Resilient, ecologically innovative urban re-greening is the starting point for a process of intervention. Breaking through sealed surfaces and activating disinvested grey spaces, creating a small-scale urban oasis – Anderston City Garden; aesthetically renewing the urban environment, providing ecosystem services (e.g. regulation of urban heat island effects and habitats to boost biodiversity) as well as enhancing opportunities for the social life of a place; bringing people and plants together to revive a dreary, neglected city environment.
This work explores how lighter-quicker-cheaper, community-led, co-designed re-greening strategies could transform an undervalued interstitial urban space into vibrant, multifunctional landscape that supports both environmental renewal and social cohesion. Focusing on the intersection of landscape architecture, participatory design, and spatial justice, the research investigates how collaborative, durational interventions can reframe “common ground” as a site of care, connection, and climate adaptation.

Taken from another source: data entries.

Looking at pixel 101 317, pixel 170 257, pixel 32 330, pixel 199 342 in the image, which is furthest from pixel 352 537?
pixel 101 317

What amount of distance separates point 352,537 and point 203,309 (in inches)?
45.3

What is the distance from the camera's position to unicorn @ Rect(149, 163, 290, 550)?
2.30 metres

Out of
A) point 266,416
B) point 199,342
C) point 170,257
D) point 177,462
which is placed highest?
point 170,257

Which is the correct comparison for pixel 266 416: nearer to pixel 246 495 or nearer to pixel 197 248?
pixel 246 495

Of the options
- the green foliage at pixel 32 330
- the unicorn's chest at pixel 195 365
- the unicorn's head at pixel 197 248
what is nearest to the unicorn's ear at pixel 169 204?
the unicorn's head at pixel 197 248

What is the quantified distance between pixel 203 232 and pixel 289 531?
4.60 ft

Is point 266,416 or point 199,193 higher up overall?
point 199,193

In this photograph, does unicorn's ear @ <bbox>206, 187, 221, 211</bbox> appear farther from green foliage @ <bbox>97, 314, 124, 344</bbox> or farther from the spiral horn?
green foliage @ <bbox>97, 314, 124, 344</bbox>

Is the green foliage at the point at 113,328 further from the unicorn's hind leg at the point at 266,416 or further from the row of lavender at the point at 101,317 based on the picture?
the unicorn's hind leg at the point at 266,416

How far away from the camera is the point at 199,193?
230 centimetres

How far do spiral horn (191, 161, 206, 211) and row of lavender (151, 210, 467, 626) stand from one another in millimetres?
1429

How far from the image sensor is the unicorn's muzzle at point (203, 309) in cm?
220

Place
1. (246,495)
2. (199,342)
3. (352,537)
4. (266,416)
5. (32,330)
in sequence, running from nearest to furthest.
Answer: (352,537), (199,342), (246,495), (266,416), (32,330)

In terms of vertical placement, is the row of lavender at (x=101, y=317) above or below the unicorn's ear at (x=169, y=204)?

Drawing on community responses, case study research, and on-the-ground community involvement the project examines the spatial and emotional impacts of neglect and the potential for re-greening processes and social infrastructure to facilitate spatial renewal, improve biodiversity, and foster positive community spirit.
The project proposes a set of strategic, scalable interventions for reclaiming grey infrastructure and explores how co-design practices can empower residents to shape, steward, and sustain their shared environments. Ultimately, the work argues for a shift in the way planners, officials and landscape architects approach neglected urban fabric. To view it not merely as empty space, but as latent social and ecological commons with the potential to regenerate from the ground up. Moreover, that investment should not just focus on infrastructure and capital change, but that there should be a shift towards an ethos of care that acknowledges the necessity of ongoing support. This includes funding skilled community ‘gardeners’ to steward these spaces while fostering meaningful connections with the communities in and around them.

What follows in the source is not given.